• I honestly have to say that, in 10 years of being a DBA and writing and tuning queries, I've never bothered with anything as complex as what you seem to be proposing to do.

    I think it would make an interesting academic exercise, but I have never needed it in any practical situation. That doesn't mean someone else hasn't needed it routinely, it just means I haven't. I can't speak for others.

    In query tuning, there are usually (every time I've ever looked) a series of simple actions that will accomplish all the tuning you're likely to need. None of them involve any complex analysis of the guts of the system, like selectivity of complex join statements.

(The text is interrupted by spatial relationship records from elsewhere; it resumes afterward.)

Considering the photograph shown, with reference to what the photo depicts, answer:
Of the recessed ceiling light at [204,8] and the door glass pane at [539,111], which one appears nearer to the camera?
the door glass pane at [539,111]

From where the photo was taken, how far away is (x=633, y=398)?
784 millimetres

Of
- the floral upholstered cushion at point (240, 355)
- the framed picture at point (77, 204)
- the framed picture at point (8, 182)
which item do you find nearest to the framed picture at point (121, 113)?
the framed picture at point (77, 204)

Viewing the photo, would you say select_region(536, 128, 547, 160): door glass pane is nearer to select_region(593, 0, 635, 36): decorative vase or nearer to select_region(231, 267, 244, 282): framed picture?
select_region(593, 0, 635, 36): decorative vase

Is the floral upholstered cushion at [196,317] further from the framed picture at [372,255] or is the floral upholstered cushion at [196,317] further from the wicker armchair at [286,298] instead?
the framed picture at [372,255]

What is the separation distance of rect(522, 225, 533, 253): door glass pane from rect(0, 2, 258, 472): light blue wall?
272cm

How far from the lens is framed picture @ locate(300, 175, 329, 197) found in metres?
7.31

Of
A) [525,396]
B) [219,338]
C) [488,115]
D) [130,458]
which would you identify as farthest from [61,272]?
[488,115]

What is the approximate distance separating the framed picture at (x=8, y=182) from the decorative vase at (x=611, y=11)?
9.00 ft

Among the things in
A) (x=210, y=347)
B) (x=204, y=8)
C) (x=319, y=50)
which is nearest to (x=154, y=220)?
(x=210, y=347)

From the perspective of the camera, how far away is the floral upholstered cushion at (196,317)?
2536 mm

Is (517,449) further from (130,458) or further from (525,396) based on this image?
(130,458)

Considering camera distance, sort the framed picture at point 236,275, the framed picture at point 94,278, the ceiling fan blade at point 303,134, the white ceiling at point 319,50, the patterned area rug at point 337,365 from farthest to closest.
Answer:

    First, look at the code being used for the query and break down the elements in it. These top things will usually get more speed than you might expect:

    Does it use nested views with unnecessary joins, columns, etc?

    Cursors? Worse yet, nested cursors?

    Recusive UDFs?

    Procedural coding, either in the code or in UDFs that the code calls?

    Triangular joins?

    Execution plan:

    - Bookmark lookups?

    - Unneeded table/index scans?

    - Out-of-date stats?

    - Unexpected tables (usually from nested views or UDFs)?

    Sargability of Joins and Where?

    I once debugged a query that used nested cursors in a set of recursive UDFs, and took execution from 10 minutes to 10 milliseconds just by fixing that to a set-based methodology. That one was keeping anyone from logging into the company's website at all.

    I once debugged a whole server by replacing a procedural UDF with an inline "select max(col) from table where..." subquery, in a query that was key to over half of the web pages that were in use.

    In 10 years of this, I haven't had to worry about selectivity to the degree you're asking about, not once. Which column is the leading edge of an index? Yes, routinely and regularly, but based on how it's used in the query, not on its selectivity.

    So, while you can certainly find answers to the questions you've just posed, do keep in mind that they may be of limited use.

    Also keep in mind that data changes. A solution built with the expectation that a certain column has certain selectivity may be less than optimum within minutes of being implemented.

    I don't want to discourage you (or anyone) from digging into selectivity this way. I just don't want you to go into it thinking it's a key skill.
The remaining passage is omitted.